UK Chancellor of the Exchequer Gordon Brown sought to counter calls from Germany and the Netherlands to cut Britain's annual rebate from the European Union budget, saying current proposals are premature and the rebate remains fully justified.
The European Commission, the EU's executive arm, proposes to trim the rebate, worth 5.2 billion euros in 2003, so that other EU contributors such as the Netherlands and Germany can also get refunds.
“The rebate has been, is and will remain fully justified,” Brown told reporters today following meetings with other European finance ministers in Brussels. “We receive the lowest receipts per head or as a share of national income of any country.”
Demanding that “I want my money back,” former British Prime Minister Margaret Thatcher won the rebate in 1984 by arguing that Britain gets a relatively small share of EU farm subsidies and regional aid. The Netherlands and Germany, backed by the commission, are now insisting on a similar deal for other net payers.
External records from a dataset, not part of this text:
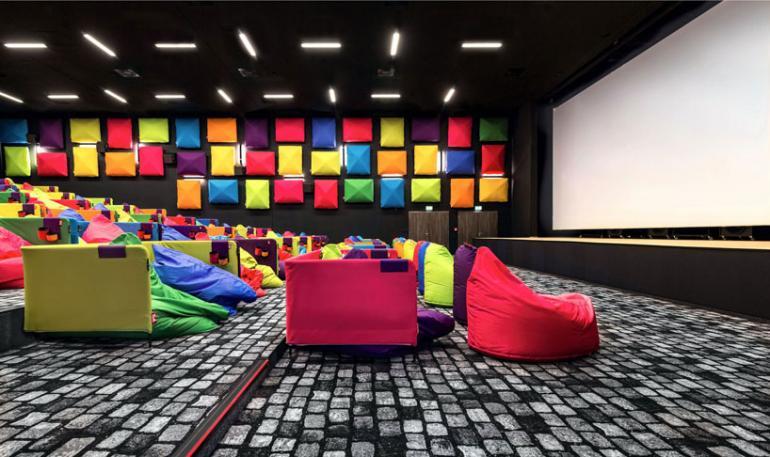 slovakia-cinema-2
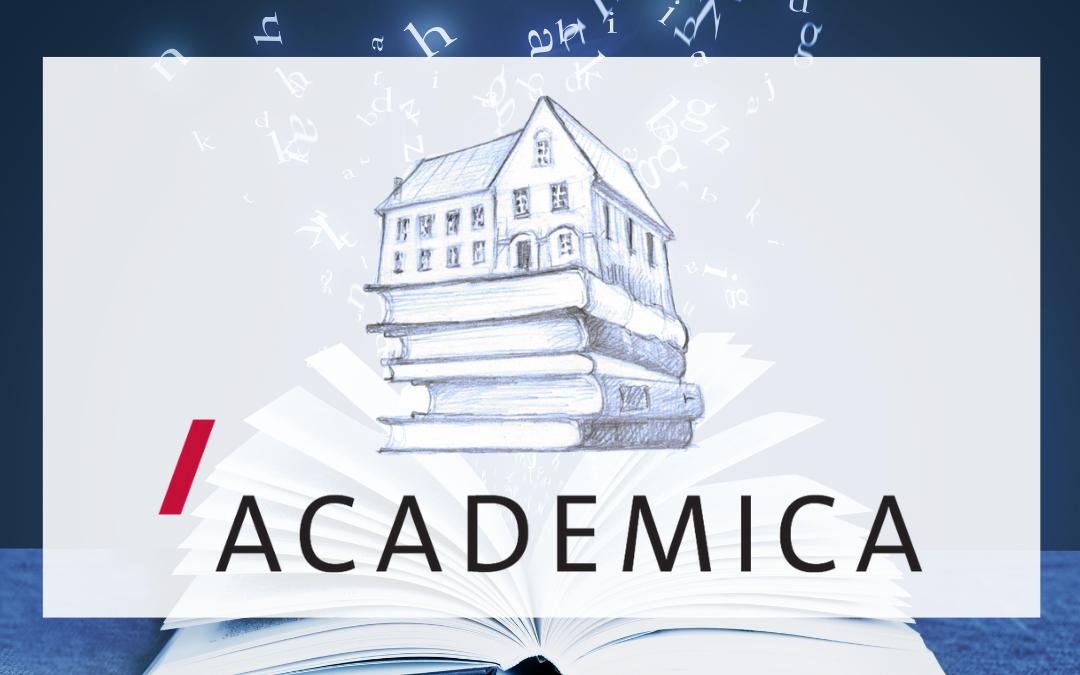 System ACADEMICA w naszej Bibliotece!
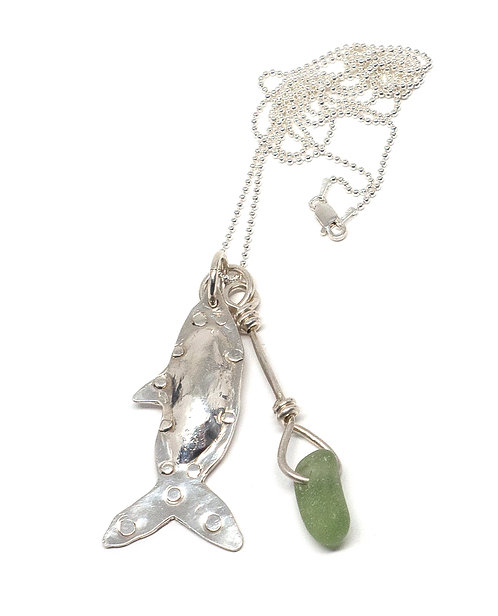 Khaki And Sterling Fish Pendant Necklace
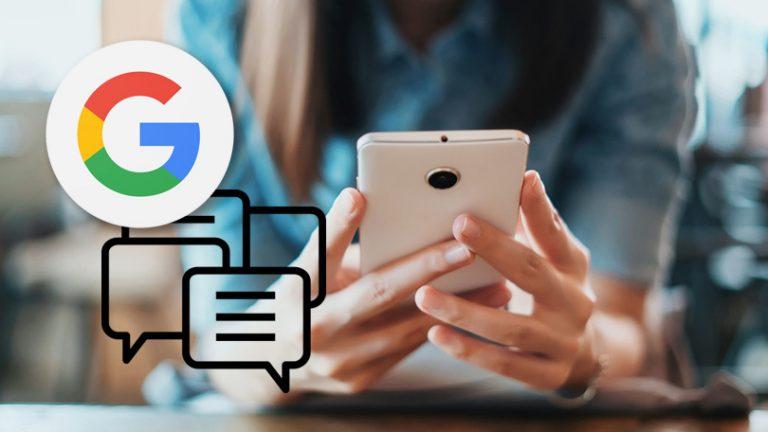 Как искать в Google из чата iMessage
Brown insisted that the commission trim its spending ceiling to no more than 1 percent of gross domestic product and called proposals to boost the EU's budget by 35 percent between 2007 and 2013 “unrealistic and implausible.”
The commission has proposed a “correction mechanism” in which the British rebate would be reduced so that some of that other net contributing countries get a share of the money.
“We had quite some difference of opinions in the room,” said Dutch Finance Minister Gerrit Zalm. “Some countries are very much in favour, some are very much against, and there's a middle group that wants to consider it.”
Germany, the biggest contributor to the EU's 100 billion euro annual budget, said payments should be based on per-capita GDP. Germany contributed 7.7 billion euros to the budget in 2003, or 0.36 percent of gross national income. The Netherlands paid 1.9 billion, or 0.43 percent, while the UK paid 2.8 billion euros or 0.16 percent.
“I made it clear that the limits of what Germany can bear have been reached,” said Finance Minister Hans Eichel. “We need a correction mechanism. We can't accept that we share the third highest per-capita GDP contributions.”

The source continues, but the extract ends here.